Alexander Bisley interviews playwright Dave Armstrong on plays and humour:
DAVE ARMSTRONG tells me he doesn’t trust those without a sense of humour. “Never. The trouble with most people who don’t have a sense of humour is they think they have a far better sense of humour than anyone else. People like that either end up as dictators of small African nations or as executives in charge of comedy in television networks.
Heh. I suspect he has someone in mind with this statement.
The friendly basil grower’s TV credits include Skitz, The Semisis, and Bro’town. One of his witty sketches for McPhail and Gadsby noted a shark’s airlift to Southland Hospital after a run in with Jenny Shipley. Seven Periods with Mr Gormsby had many broadcasting complaints (none upheld). A Melbourne critic didn’t realise it was an attack on free market economics and called Armstrong and the Jewish co-writer Danny Mulheron Nazis. “Satire can be easily misunderstood. And the more sophisticated it is the more easily it can be misunderstood. If someone misunderstands my point I often see that as a badge of honour. Even though Gormsby was a satire on free market changes in education, I’ve lost count of the right-wing ACT supporters who absolutely loved it and saw it as an attack on left-wing values.
I think the best humour can appeal to you , even if you disagree with the message. I loved West Wing (more drama but lots of humour) even though it had a liberal bent. I adore South Park because it lampoons conservatives and liberals in equal doses. After they had lampooned several religions, they even had a go at Richard Dawkins and atheists.
The left wing columnist for The Dominion Post elaborates on his disappointment with elements of the left’s censorious and humourless disposition. “The left don’t have a monopoly on humourlessness.
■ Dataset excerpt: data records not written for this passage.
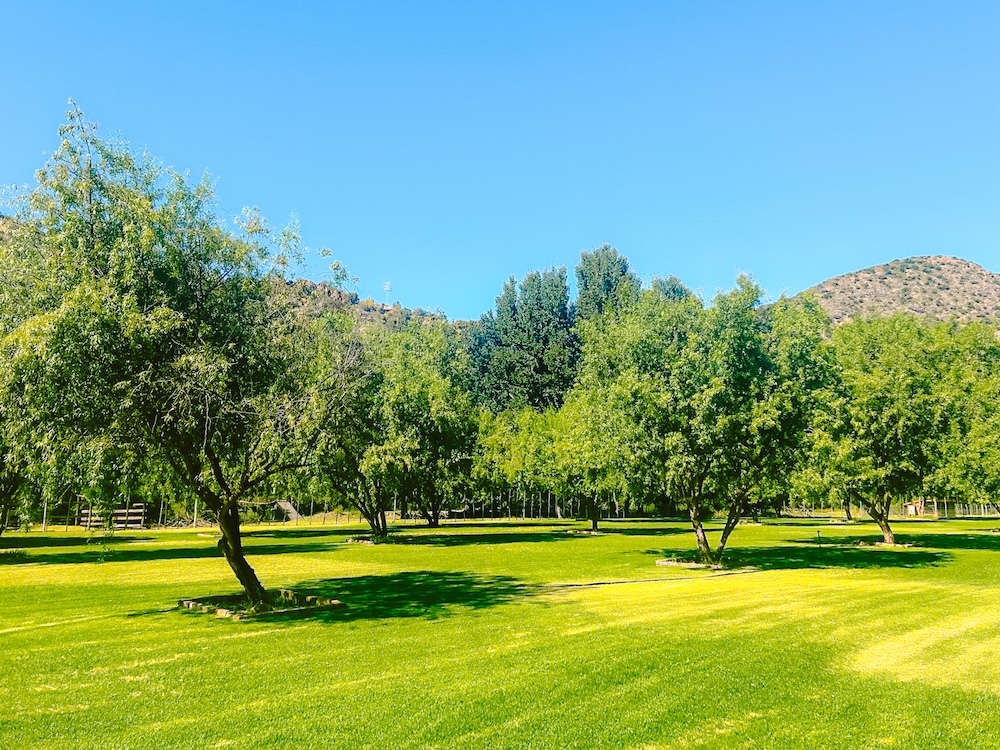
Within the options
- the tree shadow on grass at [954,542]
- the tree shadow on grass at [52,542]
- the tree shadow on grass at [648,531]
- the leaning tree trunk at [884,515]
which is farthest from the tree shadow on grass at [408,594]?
the tree shadow on grass at [648,531]

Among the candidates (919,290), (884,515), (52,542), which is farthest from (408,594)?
(919,290)

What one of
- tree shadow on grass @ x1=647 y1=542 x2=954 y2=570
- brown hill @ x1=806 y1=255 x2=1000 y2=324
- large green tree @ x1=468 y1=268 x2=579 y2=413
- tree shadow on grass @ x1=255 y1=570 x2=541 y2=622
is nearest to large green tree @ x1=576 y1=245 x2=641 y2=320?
large green tree @ x1=468 y1=268 x2=579 y2=413

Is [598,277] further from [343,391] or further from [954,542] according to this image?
[343,391]

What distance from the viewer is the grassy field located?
25.8 ft

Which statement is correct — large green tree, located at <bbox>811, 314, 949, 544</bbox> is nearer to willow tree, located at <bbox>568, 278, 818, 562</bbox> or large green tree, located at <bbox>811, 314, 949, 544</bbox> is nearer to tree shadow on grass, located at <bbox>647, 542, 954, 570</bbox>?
tree shadow on grass, located at <bbox>647, 542, 954, 570</bbox>

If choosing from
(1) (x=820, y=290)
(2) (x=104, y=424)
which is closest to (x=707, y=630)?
(2) (x=104, y=424)

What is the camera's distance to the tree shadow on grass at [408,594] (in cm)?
1575

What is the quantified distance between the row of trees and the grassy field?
3454 mm

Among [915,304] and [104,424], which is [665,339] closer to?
[104,424]

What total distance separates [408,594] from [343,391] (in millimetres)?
6211

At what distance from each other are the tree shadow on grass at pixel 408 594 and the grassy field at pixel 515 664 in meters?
0.15

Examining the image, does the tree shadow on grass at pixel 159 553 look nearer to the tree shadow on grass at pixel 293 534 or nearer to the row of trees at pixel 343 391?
the row of trees at pixel 343 391

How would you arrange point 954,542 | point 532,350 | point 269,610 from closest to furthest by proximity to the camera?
1. point 269,610
2. point 954,542
3. point 532,350

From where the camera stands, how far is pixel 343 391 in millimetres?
17438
If you don’t believe me, read a Treasury report. But there are elements on the left that get offended on other people’s behalf. Good humour keeps people guessing and is unpredictable, so to be too doctrinaire can make things less funny. For example, I used the N-word in a play recently, and even though the audience roared with laughter, almost every liberal critic told me off. They saw red at the mention of the word, yet didn’t realise that I wasn’t insulting Afro-Americans, I was laughing at the way white politicians try to get down with black people and usually do a dreadful job. Check out David Cunliffe speaking at the Avondale Markets on YouTube in a cuzzie-bro accent to see what I mean.”
It is those who get offended on behalf of others who drive me most crazy.
The drole writer of Le Sud wants audience to be entertained and provoked by his new play,Kings of the Gym. “I believe all four characters in this play are likeable, there’s not really a bad guy. Though it’s about PE on the surface, Kings of the Gym is really about tolerance and ideology. Each character is trying to capture the soul of the other characters. They want someone else to think and act like them, and, at the beginning of the play, can’t countenance a different or opposing political, religious or educational point of view. Like most of my plays,Kings of the Gym is hopefully an entertaining and thought-provoking plea for tolerance on all sides, even though it’s initially very intolerant characters who are making it.”
I’m attending the premiere on Saturday. It will be the only day in January in which I’ll actually be in Wellington!
Other formative influences include political satirists Jonathan Swift and Jaroslav Hasek. “I had a very good English teacher at school who introduced me to Swift’s Rules for Servants, which is like a political satirist’s handbook. And I loved Gulliver’s Travels. It’s a great narrative yet fantastic satire at the same time. And I have a soft spot for scatological humour. Hasek, especially in the Good Soldier Schweik and Red Commissar, really understands how authority in institutions like the Army operates. As a leftie, I find Hasek’s ‘party of moderate progress within the law’ very funny as it reminds me of the Labour Party.”
There is a bit of info on the afore-mentioned party here.
Armstrong is confident about theatre’s future. “Definitely. People have been predicting theatre’s demise for years—talkies, television, Cinemascope and 3D were all going to destroy theatre. But theatre’s still here and I reckon always will be, along with the book and the newspaper. Theatre allows writers to experiment and do things relatively cheaply, which can make it quite a radical and subversive medium. The minute lots of money is involved, people are less likely to take risks. I’ve had far less censorship or people wanted me to change things in theatre compared to other mediums like television. And theatre can be a good living for a writer. Many New Zealand plays make more money at the box office than New Zealand movies.”
That’s an interesting assertion. But quite believable.
If a play has full houses for a month, and it is in Circa One, then that is 30 x 242 x $45, or around $330,000. And that is just for one city. Of course not all plays have full houses and same tickets are discounted. I’m not sure what the average occupancy is for theatres, but plan to find out. I’m actually very interested in the economics and logistics of theatre as well as the actual productions themselves.